begin PROVIDED PASSAGE

Tyne and Wear HER(5177): Gateshead, Gateshead Iron Works (Hawks Crawshay) - Details
Gateshead, Gateshead Iron Works (Hawks Crawshay)
Metal Smelting Site
Shown on 1st edition Ordnance Survey map. Gateshead Iron Works was the culmination of Hawk's smaller works - at New Greenich (HER 5585), New Deptford (HER 3516) and New Woolich (HER 4400). The Gateshead Iron Works cast the 5,050 tons of iron for the High Level Bridge. In 1889 the iron works was described as extending over 47 acres including boiler works, iron foundry, chain and anchor works, rolling mills for bars and plates, steel works and other departments. The iron works employed a large number of people. In 1831 Hawks estimated that there were up to 900 men employed in the iron trade in Gateshead. By 1839 Hawks alone was employing 800. A school for the worker's children was begun in 1832. From the 18th century the firm had been buying housing which they subtenanted to workers. In the 1830s the company houses "Hawk's Cottages" were built. These were demolished in the 1960s. A monument to George Hawks, fifth senior partner of the works and Gateshead's first mayor, survives on Bensham Road (HER 5176).

end PROVIDED PASSAGE
begin DATA EXCERPT

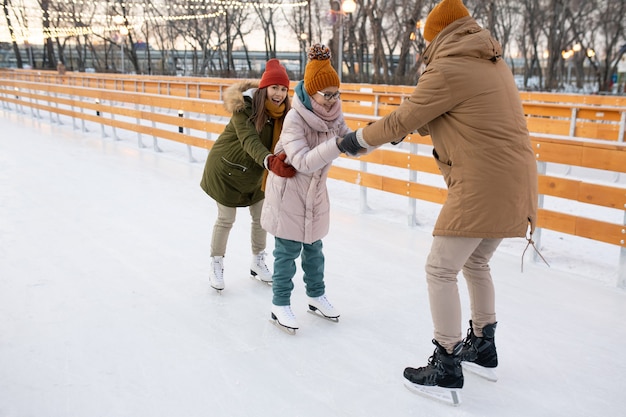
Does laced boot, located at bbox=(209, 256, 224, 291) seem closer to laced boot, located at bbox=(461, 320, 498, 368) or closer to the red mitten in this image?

end DATA EXCERPT

● WHAT YOU NEED TO DO:
From the Gateshead Iron Works passage, list every department that the 1889 description names individually. The lines above are material separate from the Gateshead Iron Works passage.

● REPLY:
- Boiler works
- Iron foundry
- Chain and anchor works
- Rolling mills for bars and plates
- Steel works